CLOTIL.--(Pointing to the cavern into which she has looked)
Oh he lies cold within his cavern-tomb!
Why dost thou urge her with the horrid theme?
PRIOR.--(who will not, the reader may observe, be disappointed of
his dose of scolding)
It was to make (query wake) one living cord o’ th’ heart,
And I will try, tho’ my own breaks at it.
Where is thy child?
IMOG.--(with a frantic laugh) The forest fiend hath snatched him--
He (who? the fiend or the child?) rides the night-mare thro’ the
wizard woods.”
Now these two lines consist in a senseless plagiarism from the counterfeited madness of Edgar in Lear, who, in imitation of the gypsy incantations, puns on the old word mair, a hag; and the no less senseless adoption of Dryden’s forest fiend, and the wisard stream by which Milton, in his Lycidas, so finely characterizes the spreading Deva, fabulosus amnis. Observe too these images stand unique in the speeches of Imogine, without the slightest resemblance to anything she says before or after.

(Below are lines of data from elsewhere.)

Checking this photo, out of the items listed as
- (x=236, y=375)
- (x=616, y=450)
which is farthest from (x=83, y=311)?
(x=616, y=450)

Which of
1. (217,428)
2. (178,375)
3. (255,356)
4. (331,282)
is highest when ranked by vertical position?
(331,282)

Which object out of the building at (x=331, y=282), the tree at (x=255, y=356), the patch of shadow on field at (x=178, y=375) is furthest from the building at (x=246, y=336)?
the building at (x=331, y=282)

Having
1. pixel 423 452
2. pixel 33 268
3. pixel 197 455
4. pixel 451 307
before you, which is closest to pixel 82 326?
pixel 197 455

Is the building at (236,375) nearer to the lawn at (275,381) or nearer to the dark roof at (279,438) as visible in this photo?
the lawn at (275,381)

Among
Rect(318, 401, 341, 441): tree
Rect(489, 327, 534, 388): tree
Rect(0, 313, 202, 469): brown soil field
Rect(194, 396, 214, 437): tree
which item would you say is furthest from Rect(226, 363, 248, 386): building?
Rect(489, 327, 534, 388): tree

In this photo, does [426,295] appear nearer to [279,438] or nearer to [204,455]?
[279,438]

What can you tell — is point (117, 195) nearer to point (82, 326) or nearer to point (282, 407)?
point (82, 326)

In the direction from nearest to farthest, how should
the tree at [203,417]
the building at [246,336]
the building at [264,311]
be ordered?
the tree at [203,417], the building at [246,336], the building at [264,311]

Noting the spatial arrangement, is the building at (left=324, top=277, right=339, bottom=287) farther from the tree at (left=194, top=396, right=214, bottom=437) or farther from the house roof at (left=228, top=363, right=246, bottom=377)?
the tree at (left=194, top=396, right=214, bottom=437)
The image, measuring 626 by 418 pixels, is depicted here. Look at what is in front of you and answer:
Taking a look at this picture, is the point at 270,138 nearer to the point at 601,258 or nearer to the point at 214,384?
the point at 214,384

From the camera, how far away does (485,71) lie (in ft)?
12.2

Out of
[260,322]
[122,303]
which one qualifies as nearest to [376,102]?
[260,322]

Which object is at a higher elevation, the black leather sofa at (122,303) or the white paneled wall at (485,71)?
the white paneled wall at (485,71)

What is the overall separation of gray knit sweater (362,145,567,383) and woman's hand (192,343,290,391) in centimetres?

But we are weary. The characters in this act frisk about, here, there, and every where, as teasingly as the Jack o’ Lantern-lights which mischievous boys, from across a narrow street, throw with a looking-glass on the faces of their opposite neighbours. Bertram disarmed, outheroding Charles de Moor in the Robbers, befaces the collected knights of St. Anselm, (all in complete armour) and so, by pure dint of black looks, he outdares them into passive poltroons. The sudden revolution in the Prior’s manners we have before noticed, and it is indeed so outre, that a number of the audience imagined a great secret was to come out, viz.: that the Prior was one of the many instances of a youthful sinner metamorphosed into an old scold, and that this Bertram would appear at last to be his son. Imogine re-appears at the convent, and dies of her own accord. Bertram stabs himself, and dies by her side, and that the play may conclude as it began, to wit, in a superfetation of blasphemy upon nonsense, because he had snatched a sword from a despicable coward, who retreats in terror when it is pointed towards him in sport; this felo de se, and thief-captain--this loathsome and leprous confluence of robbery, adultery, murder, and cowardly assassination,--this monster, whose best deed is, the having saved his betters from the degradation of hanging him, by turning Jack Ketch to himself; first recommends the charitable Monks and holy Prior to pray for his soul, and then has the folly and impudence to exclaim--
“I die no felon’s death,
A warriour’s weapon freed a warriour’s soul!”